▶ [Reading text]:
Tutorial 3: Vocoder Heaven
Vocoders Set Wild Free by Jouni Airaksinen
Vocoders. Don't we all love them? Atleast when used in a good way. I've been asked several times by different artists how to make vocoders. Usually I've been told that it's hard or they cannot sing well, they don't like their own voice or some other excuse which prevents making vocoders. Another common question is which vocoder to use to get good results. I hope that we now can break some of those myths and recommend few software vocoder plugins.
Note: all audio samples are copyrighted!
First I break the myth that you need to be good singer to make vocals. You don't. It helps of course to be able to sing on tune, but it's more important to have lyrics which synchronize to the tempo well - and even that can be fixed later with normal audio editor or in your sequencer.
You don't like your own voice? Well, vocoder will solve that problem in the end, but I'd say it's good to be able to listen your voice atleast when syncing the vocal clips to the song, unless you can setup your sequencer to use vocoder in real-time. Setting up the vocoder plugin into real-time use usually requires some audio routing capabilities from your sequencer. I cannot go into details how to do it in Your(tm) sequencer, but the basic idea in most vocoders is to feed two mono audio sources into one audio track while being able to mute the original sources.
In short, you need one stereo audio where the left channel is your voice and right channel is a synthesizer sound. Make sure that the track channels don't bleed the audio between channels - i.e. use hard pan to left and right on the source tracks. Otherwise you will get very unclear vocoder with sort of reverb already in it.
It is also possible to do the procedure above in an audio editor if you can open mono audio sources into one stereo audio. In Wavelab this is done by just opening two mono files from same open dialog, as Wavelab will opens those files into one audio window as stereo. You might need to rename the files so that the left and right channels go in correct order.

▶ [Data segment]:
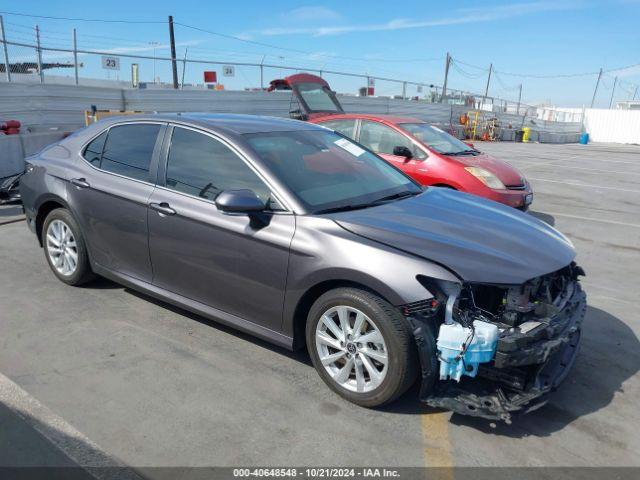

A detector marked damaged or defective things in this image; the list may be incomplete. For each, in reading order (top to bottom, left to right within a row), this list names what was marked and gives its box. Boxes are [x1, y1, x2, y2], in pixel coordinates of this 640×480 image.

damaged front end [408, 262, 588, 424]
crumpled front bumper [412, 284, 588, 422]
detached bumper piece [418, 284, 588, 422]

▶ [Directions]:
1. In the vocoder tutorial, which channel of the stereo audio should carry the voice?
2. Write the next part of the vocoder tutorial, picking up after its last sentence.

▶ [Answers provided]:
1. The left channel.

2.
Carriers and Airplanes
As we have already went through about how to setup to feed the vocoder with audio, a detailed explanation of that audio is now in order. The audio consist of the Modulator (voice, singing) and the Carrier (synthesizer, vocoder sound). Some vocoders provide internal Carrier when you feed the vocoder midi data, but personally I prefer to have full control so I use my own carrier sound in the example.
Modulator is used as the source for the formant and carrier as the carrier. There's a more detailed description about vocoders in following page. In short the formant component in your voice is what gives your sound shape.
The carrier gives your voice the character to how it actually sounds and the carrier also contains the pitch. The vocoder is used to replace this component in your voice into a synth sound. The carrier in the vocoder means the new carrier sound you want to have.
Airplanes have nothing to do with vocoders, unless you sing something about airplanes .. There's also a page in Wikipedia about vocoders.
Vocoder, Vo-Coder or Voco-Der-Van-Kuy?
There exists quite many vocoders. Some are better than others, but in general it doesn't matter much which vocoder you use. The only difference is the number of bands, filter quality and how much you can adjust the paremeters. Some provide a internal carrier synthesizer also, but that's not really a requirement.
Some hardware synthesizers contain vocoder as effect (you can feed the synthesizers with voice through an audio input) and then there exists also solely hardware vocoders such as Korg DVP-1. DVP-1 is worth of mentioning, because it is the vocoder that Laserdance used in the 80s.
In this article we will concentrate more on software vocoders. The ones I recommend are the Cubase Vocoder (included in Cubase, see also mdaVocoder), Synapse VC-1 Vocoder (included in Orion Platinum as DX effect), Native Instruments Vokator, AKAI DC Vocoder, Fruity Vocoder (included in Fruity Studio), Magix Studio Vocoder and then there is also Prosoniq Orange Vocoder.
In my opinion Synapse VC-1, Vokator, AKAI DC Vocoder and Magix Studio Vocoder are the best vocoders. I haven't used Cubase nor Fruity vocoders so I cannot judge them. There's also the free AnalogX Vocoder, but I wasn't too happy with the results that I got. The sound was choppy and grainy, not to mention that it's not a VST plugin. In our example we use the Synapse VC-1 vocoder.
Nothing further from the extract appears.